Task inputs:
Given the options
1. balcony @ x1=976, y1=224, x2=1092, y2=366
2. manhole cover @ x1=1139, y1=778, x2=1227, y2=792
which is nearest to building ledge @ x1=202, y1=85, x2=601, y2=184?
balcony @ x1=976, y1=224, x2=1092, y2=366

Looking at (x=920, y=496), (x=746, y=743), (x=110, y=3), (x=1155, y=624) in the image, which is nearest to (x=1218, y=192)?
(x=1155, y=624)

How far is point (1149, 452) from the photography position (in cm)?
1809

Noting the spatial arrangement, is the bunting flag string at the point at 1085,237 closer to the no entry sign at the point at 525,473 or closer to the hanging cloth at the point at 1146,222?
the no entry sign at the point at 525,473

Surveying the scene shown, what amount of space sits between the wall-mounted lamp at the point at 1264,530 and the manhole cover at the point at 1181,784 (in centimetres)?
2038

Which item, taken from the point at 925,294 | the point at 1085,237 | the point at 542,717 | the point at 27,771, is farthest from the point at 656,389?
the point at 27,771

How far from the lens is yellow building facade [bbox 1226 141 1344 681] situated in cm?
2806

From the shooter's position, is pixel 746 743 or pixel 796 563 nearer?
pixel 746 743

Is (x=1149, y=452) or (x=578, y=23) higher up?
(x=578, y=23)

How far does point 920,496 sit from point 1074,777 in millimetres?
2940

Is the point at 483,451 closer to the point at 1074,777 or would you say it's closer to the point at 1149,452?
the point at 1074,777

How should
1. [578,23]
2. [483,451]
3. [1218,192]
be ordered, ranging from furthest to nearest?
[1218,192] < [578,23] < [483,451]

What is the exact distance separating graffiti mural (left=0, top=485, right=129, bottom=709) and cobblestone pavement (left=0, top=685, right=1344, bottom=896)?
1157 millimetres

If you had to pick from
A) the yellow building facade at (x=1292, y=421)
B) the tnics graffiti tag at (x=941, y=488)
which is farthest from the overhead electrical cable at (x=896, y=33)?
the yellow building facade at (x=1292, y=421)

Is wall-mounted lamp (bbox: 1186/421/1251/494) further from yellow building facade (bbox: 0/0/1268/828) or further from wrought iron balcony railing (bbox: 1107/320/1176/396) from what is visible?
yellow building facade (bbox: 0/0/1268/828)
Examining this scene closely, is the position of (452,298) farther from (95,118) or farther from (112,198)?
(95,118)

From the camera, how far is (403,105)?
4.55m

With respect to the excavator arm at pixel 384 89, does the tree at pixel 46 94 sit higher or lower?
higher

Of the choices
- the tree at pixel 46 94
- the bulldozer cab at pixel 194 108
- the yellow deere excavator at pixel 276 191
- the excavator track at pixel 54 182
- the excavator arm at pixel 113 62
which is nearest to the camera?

Short exercise: Reproduce the entries verbatim, starting at the line that contains "Which item, taken" and stopping after the final line of the entries.

The result:
Which item, taken from the point at 925,294 | the point at 1085,237 | the point at 542,717 | the point at 27,771, is farthest from the point at 656,389?
the point at 27,771

How far from the lens is yellow building facade [bbox 1226 141 1344 681] situated in cm?
2806

From the shooter's position, is pixel 746 743 or pixel 796 563 nearer?
pixel 746 743

Is (x=1149, y=452) or (x=578, y=23) higher up?
(x=578, y=23)

How far does point 920,496 sit from point 1074,777 in millimetres?
2940

Is the point at 483,451 closer to the point at 1074,777 or would you say it's closer to the point at 1149,452?
the point at 1074,777

How should
1. [578,23]
2. [483,451]
3. [1218,192]
be ordered, ranging from furthest to nearest?
[1218,192] < [578,23] < [483,451]

What is the exact distance separating graffiti mural (left=0, top=485, right=129, bottom=709) and cobblestone pavement (left=0, top=685, right=1344, bottom=896)?
1157 millimetres

If you had to pick from
A) the yellow building facade at (x=1292, y=421)
B) the tnics graffiti tag at (x=941, y=488)
which is farthest from the overhead electrical cable at (x=896, y=33)?
the yellow building facade at (x=1292, y=421)

Is wall-mounted lamp (bbox: 1186/421/1251/494) further from yellow building facade (bbox: 0/0/1268/828) or further from wrought iron balcony railing (bbox: 1107/320/1176/396) from what is visible?
yellow building facade (bbox: 0/0/1268/828)
Examining this scene closely, is the position of (452,298) farther from (95,118) or farther from (112,198)?
(95,118)

From the camera, how far is (403,105)?
4.55m

With respect to the excavator arm at pixel 384 89, does the tree at pixel 46 94 sit higher or lower?
higher

Of the choices
- the tree at pixel 46 94
- the bulldozer cab at pixel 194 108
- the yellow deere excavator at pixel 276 191
- the excavator track at pixel 54 182
- the excavator arm at pixel 113 62
which is nearest to the camera?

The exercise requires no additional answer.